Semua panganan itu kemudian dibawa ke bus, lalu didoakan oleh tukang baca
setelah itu sopir akan membawa bus berkeliling di bengkel dengan seluruh
panganan di dalam bus. Setelah itu makan bersama dengan keluarga besar perusahaan.
Bus Metro
Permai juga memiliki ritual semacam itu, namun baginya cukup asing sebab bus
ini dimiliki oleh Iwanto Siappa alias Pak Ato, seorang nasrani dari Toraja.
Tentu saja ritualnya berdasarkan kepercayaan umat nasrani seperti kumpulan yakni berdoa bersama dan biasanya disertakan dengan
makan-makan dengan menghadirkan pendeta. Made’ seorang muslim memilih melakukan barasanji sendiri
di rumahnya jika ia berganti bus baru. Ia dan keluarga akan memotong beberapa
ekor ayam, membuat songkolo, dan menyajikan
satu sisir pisang di atas nampan atau biasa disebut baki, kemudian
memanggil ‘tukang baca’. Belakangan ia belajar sendiri untuk mendoakan busnya
sehingga tidak perlu memanggil tukang baca. Kemudian panganan yang dibuat itu
dinikmati oleh seluruh anggota keluarga saja.
Ada beberapa
pantangan yang harus dihindari dalam membawa bus, seperti tidak boleh membawa
karang laut atau semacamnya yang berasal dari air. Menurut kepercayaan para
sopir, bisa saja terjadi kecelakaan bus terjun ke laut karena sesuatu dari air
akan kembali ke asalnya. Tidak boleh membawa anjing dan babi karena akan
mengganggu penumpang lain, kecuali bus yang menuju Toraja kadang masih bisa
ditoleransi.
Apa yang
membuatnya betah membawa bus dibandingkan truk? Made’ mengatakan kalau truk jadwal
keberangkatannya tidak menentu sehingga mempengaruhi pendapatannya.
Ia
menyenangi pekerjaannya sebagai sopir dibanding menjadi petani seperti harapan
almarhum mertuanya dulu. Ia juga lebih senang jika mendapat jadwal
keberangkatan di malam hari sebab jalanan sepi dan cuacanya yang dingin. Jika
siang hari ia selalu merasa gerah dan jalanan selalu padat.
Made’ paham
betul seluk beluk bus. Dan selalu mengingatkan, sebelum berangkat ia harus
menenangkan diri, dalam bahasa Bugis ia mengatakan ‘padecengi paringerangmu’.
Ia tidak mau berangkat membawa bus jika perasaannya sedang kalut.

***

▶ _Kumpulan Tugas_:
1. Tentukan apakah setiap pernyataan berikut sesuai dengan kutipan teks, lalu jawab ya atau tidak disertai kutipan persis kata-kata yang menentukan: (a) Made’ menghadirkan pendeta ketika berganti bus baru; (b) Made’ lebih senang mendapat jadwal keberangkatan pada malam hari; (c) membawa anjing sama sekali tidak diizinkan di bus mana pun.
2. Teruskan kutipan teks tentang para sopir bus dan ritual mereka mulai dari kalimat terakhirnya.

▶ _Data_:
***

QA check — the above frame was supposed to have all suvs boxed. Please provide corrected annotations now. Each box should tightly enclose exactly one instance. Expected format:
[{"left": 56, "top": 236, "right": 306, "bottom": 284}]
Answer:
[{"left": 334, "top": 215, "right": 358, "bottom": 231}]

***

▶ _Jawaban Latihan_:
1.
(a) Tidak: "Made’ seorang muslim memilih melakukan barasanji sendiri di rumahnya jika ia berganti bus baru."
(b) Ya: "Ia juga lebih senang jika mendapat jadwal keberangkatan di malam hari sebab jalanan sepi dan cuacanya yang dingin."
(c) Tidak: "kecuali bus yang menuju Toraja kadang masih bisa ditoleransi."

2.
Dalam satu
kali pemberangkatan, yang istilahnya satu res pulang pergi, penghasilan
mencapai kurang lebih 3 juta. Namun pengeluarannya juga tidak sedikit. Untuk
rute Makassar-Toraja biaya solar mencapai 1,4 juta rupiah sedangkan rute
Makassar-Mamuju sekitar 1,7 juta rupiah. Belum lagi biaya cuci mobil sebab
Metro Permai tidak memiliki fasilitas lengkap seperti Piposs, biayanya sekitar
260 ribu rupiah. Ada juga pembayaran TPR di Bandara, Pare-Pare, dan Toraja
sendiri meski tak seberapa. Serta ban mobil sekitar 3 juta namun tidak setiap
kali pemberangkatan harus dikeluarkan.
SATU BULAN
lalu, Made’ diminta untuk membawa bus baru. Karena masih baru klaksonnya juga
masih pakai yang bunyi standar “Poom Poom”. Sejak “Om Telolet Om” tren,
seringkali ia mendapati anak kecil berteriak meminta dibunyikan klakson. Namun
itu berakhir dengan kekecewaan mereka hanya mendengar Poom Poom. Dua hari lalu,
ia sengaja tidak segera pulang ke rumah, melainkan ke bengkel untuk mengganti
klakson berbunyi Telolet. Ia tidak ingin mengecewakan banyak anak kecil di
pinggir jalan. Tren “Om Telolet Om” ini membuat ia bersemangat ketika
mengemudi.
Made’ adalah
sopir favorit saya sejak kecil. Saya selalu diajaknya ke kabupaten-kabupaten
ketika saya libur sekolah. Saya dulu selalu bangga karena masih kecil sudah
mengunjungi banyak kabupaten di Sulawesi Selatan.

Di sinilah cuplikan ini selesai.